"I
just take each day as it comes," says Virginia Hasselbach,
a housewife in her 40s. "I used to think that my
meds kept my depression in check. But now I'm afraid I'm
going to wake up one day and kill myself," she admits.
Controversy over the safety of some psych drugs is still
raging on, spreading doubt and fear among patients. But
for disorders such as major depression, there's little
else that you can give patients to help them cope, right?
Not necessarily. Some specialists disagree with the one
therapy fits all approach. A growing body of evidence
now shows that talk therapy can be a potent modifier of
faulty brain chemistry. This nonprescription option has
even been shown to stack up to standard psychotropic drugs.
At a recent meeting of the American Association of Directors
of Psychiatric Residency Training in New Orleans, Dr Ari
Zaretsky, Head of the Cognitive Behaviour Therapy Clinic
at Sunnybrook and Women's College Health Sciences Centre
in Toronto, cited some of the many recent trials that
support this new understanding of the benefits of psychotherapy.
"We now have evidence-based studies showing that
both cognitive behavioural therapy (CBT) and interpersonal
psychotherapy produce observable biological brain effects.
Of course, this shouldn't be surprising, because it's
now well-known that whenever learning takes place, the
brain changes," said Dr Zaretsky. He also pointed
to several studies that demonstrate biological changes
that accompany CBT therapy. In one, thyroid hormone levels
-- known to decrease when patients respond to antidepressant
drugs -- dropped in 17 depressed patients who responded
favourably to 20 CBT sessions.
Seeing
is believing
Brain changes in response to CBT have also been revealed
via positron emission tomography (PET) scans. In one
study, patients with obsessive-compulsive disorder (OCD)
were randomized to two months of CBT or standard fluoxetine
treatment. Subjects in both groups had PET scans at
baseline and after treatment. Both sets of patients
had identical brain changes -- decreases in glucose
metabolism in the orbitofrontal cortex and right caudate.
"The orbitofrontal cortex appears to be involved
with impaired perceptions and interpretations of factors
in the environment. Behavioural therapy can reduce these
faulty error signals, which is reflected in the scans,"
explained Dr Zaretsky. In another study, 17 unmedicated
patients with major depression underwent 15 to 20 sessions
of CBT, and then had their brains PET scanned. These
scans were then compared to ones performed on 13 other
depressed patients who'd been treated successfully with
paroxetine alone. Good clinical response in each treatment
group was associated with brain changes. However, the
changes were specific to each treatment.

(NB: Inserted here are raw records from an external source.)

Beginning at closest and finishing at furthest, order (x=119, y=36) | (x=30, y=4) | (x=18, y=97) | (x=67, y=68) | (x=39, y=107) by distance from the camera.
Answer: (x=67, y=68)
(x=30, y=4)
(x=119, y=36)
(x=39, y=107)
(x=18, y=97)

The CBT patients
had increased metabolic activity in the hippocampus
and anterior cingulate and decreased metabolism in the
dorsal, ventral and medial frontal cortices. In contrast,
paroxetine-treated patients had greater metabolic activity
in the prefrontal cortex and decreases in the brainstem
and subgenual cingulate. Dr Zaretsky finds these results
particularly interesting, since the improved clinical
response in each group appeared to emerge from different
brain changes. "The CBT seems to work top-down,
whereas pharmacotherapy works more bottom-up,"
said Dr Zaretsky. He believes that CBT (16 to 20 sessions)
and interpersonal therapies are particularly helpful
in mild to moderate depression and in all anxiety disorders
-- including OCD, panic disorder, social anxiety disorder,
post-traumatic stress and others. At this time, there's
evidence that the improvements are sustained for at
least two years post-psychotherapy. As the data comes
in, more lasting effects are likely to be demonstrated.
Do long-term talk therapies induce observable brain
changes too? Evidence for techniques such as psychoanalysis,
which often continue for years, is harder to come by.
But according to Dr Arnold M Cooper, professor of Psychiatry
at Cornell University and former president of the American
Psychoanalytic Association, there's research that points
in that direction. Dr Cooper agrees that brain changes
accompany learning, by definition. He cites research
by Dr Eric Kandel, winner of the Nobel Prize in medicine
last year, to demonstrate that complex chemical and
structural brain changes accompany all forms of learning.
"Any effective psychotherapeutic technique that
results in real clinical improvement -- that is, changing
counterproductive habitual responses -- is bound to
be reflected by changes in the brain. We now have techniques
that allow us to observe these changes."